We will prove that some term among $a_m,\ldots,a_{m+999}$ will contain the digit $5$ for all sufficiently large $m$, which clearly finishes. By Newton's extended binomial formula, we have $$d_k:=(k+1)^{\tfrac{2018}{2017}}-k^{\tfrac{2018}{2017}}=\frac{2018}{2017}k^{\tfrac{1}{2017}}+o(1).$$Hence pick $m$ large enough such that the $o(1)$ terms are all less than $\tfrac{1}{1000}$. Furthermore, since $(x+999)^{\tfrac{1}{2017}}-x^{\tfrac{1}{2017}}$ is decreasing for $x \in \mathbb{R}^+$ and has limit $0$, pick $m$ large enough such that $(m+999)^{\tfrac{1}{2017}}-m^{\tfrac{1}{2017}}<\tfrac{1}{1000}\cdot \tfrac{2017}{2018}$. Then the difference between any two $d_{m+i}$ for $0 \leq i \leq 999$ is at most $\tfrac{1}{500}$. For any reals $x,y$, we have $\lfloor x+y\rfloor - \lfloor x \rfloor \in \{\lfloor y \rfloor, \lceil y \rceil\}$. Therefore the difference $a_{m+i+1}-a_{m+i}$ (where $0 \leq i \leq 999$) is either $\lfloor d_{m+i} \rfloor$ or $\lceil d_{m+i} \rceil$. Because each $d_{m+i}$ is within $\tfrac{1}{500}$ of all the others, the set $\{c-2,c-1,c\}$ for some integer $c$ will contain all the possible values of $a_{m+i+1}-a_{m+i}$. By taking $m$ to be sufficiently large, suppose that $c \geq 100$. Suppose that $c$ has $k\geq 3$ digits; I will prove that some $a_{m+i}$ has $5$ as its $k+1$-th digit.

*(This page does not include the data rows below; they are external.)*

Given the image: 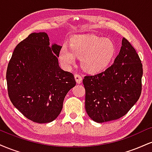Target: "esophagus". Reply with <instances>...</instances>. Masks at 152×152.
<instances>
[{
  "label": "esophagus",
  "instance_id": "obj_1",
  "mask_svg": "<svg viewBox=\"0 0 152 152\" xmlns=\"http://www.w3.org/2000/svg\"><path fill=\"white\" fill-rule=\"evenodd\" d=\"M74 77H75V80H76V83H80L82 81V77L80 75L78 74H75L74 75Z\"/></svg>",
  "mask_w": 152,
  "mask_h": 152
}]
</instances>
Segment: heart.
<instances>
[{
    "instance_id": "b5f03b06",
    "label": "heart",
    "mask_w": 152,
    "mask_h": 152,
    "mask_svg": "<svg viewBox=\"0 0 152 152\" xmlns=\"http://www.w3.org/2000/svg\"><path fill=\"white\" fill-rule=\"evenodd\" d=\"M116 46L110 39L94 35H81L71 38L69 47L64 45L59 52V59L66 68H70L81 58L83 70L98 74L106 70L114 59Z\"/></svg>"
}]
</instances>
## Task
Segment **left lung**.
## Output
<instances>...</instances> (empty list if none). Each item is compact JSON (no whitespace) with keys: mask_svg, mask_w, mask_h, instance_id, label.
I'll use <instances>...</instances> for the list:
<instances>
[{"mask_svg":"<svg viewBox=\"0 0 152 152\" xmlns=\"http://www.w3.org/2000/svg\"><path fill=\"white\" fill-rule=\"evenodd\" d=\"M142 75L139 55L123 38L114 64L100 74L83 78L88 116L97 123H104L124 116L140 97Z\"/></svg>","mask_w":152,"mask_h":152,"instance_id":"left-lung-1","label":"left lung"}]
</instances>
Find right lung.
<instances>
[{"mask_svg":"<svg viewBox=\"0 0 152 152\" xmlns=\"http://www.w3.org/2000/svg\"><path fill=\"white\" fill-rule=\"evenodd\" d=\"M62 46L50 44L46 33H32L17 45L8 65L7 86L13 106L39 124L58 117L66 95L76 86L74 75L58 65Z\"/></svg>","mask_w":152,"mask_h":152,"instance_id":"1","label":"right lung"}]
</instances>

We have $$a_{m+999}-a_m=(a_{m+999}-a_{m+998})+\cdots+(a_{m+1}-a_m) \geq 998(c-2)\geq 998(10^{k-1}-2)\geq 10^{k+1},$$but since $\{c-2,c-1,c\}$ are all less than $10^k$, for discrete continuity reasons every $k+1$-th digit must be observed amongst $a_m,\ldots,a_{m+999}$, since we must "pass through" that digit because $a_{m+999}-a_m\geq 10^{k+1}$, but we cannot "skip" it because each individual difference is too small. Thus we will certainly have some term of this sequence containing $5$ as a digit, as desired. $\blacksquare$ Remark: The bound $N=1000$ is loose; something like $N=102$ should work as well for sufficiently large $m$.